事業内容
株式会社GameWithは「ゲームをより楽しめる世界を創る」を経営理念に2013年設立。2013年9月にゲーム攻略情報サイト「GameWith」をリリースし、現在は①メディア事業(ゲーム攻略・紹介情報の提供と広告収益)、②eスポーツ・エンタメ事業(国内屈指のeスポーツチーム「DetonatioN FocusMe」の運営とクリエイターマネジメント)、③その他新規事業(NFTゲーム「EGGRYPTO」の運営受託・光回線サービス「GameWith光」)の3セグメントを展開。
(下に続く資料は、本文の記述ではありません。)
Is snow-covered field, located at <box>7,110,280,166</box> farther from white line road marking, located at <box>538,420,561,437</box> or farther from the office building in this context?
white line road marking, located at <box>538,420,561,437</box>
連結子会社5社・持分法適用関連会社1社で構成され、東京証券取引所スタンダード市場に上場している。主要ユーザーはゲームプレイヤーを中心とした国内外のゲームファン層であり、広告主・スポンサー企業がBtoB顧客となる。
ビジネスモデル
メディア事業ではゲーム攻略記事でPVを集め、ネットワーク広告(メディア広告)とゲーム会社向けタイアップ(メディアソリューション)の二軸で収益化する。eスポーツ事業はスポンサー収入・大会賞金・パブリッシャー支援金・グッズ販売・ファンクラブ等の多面的マネタイズを採用。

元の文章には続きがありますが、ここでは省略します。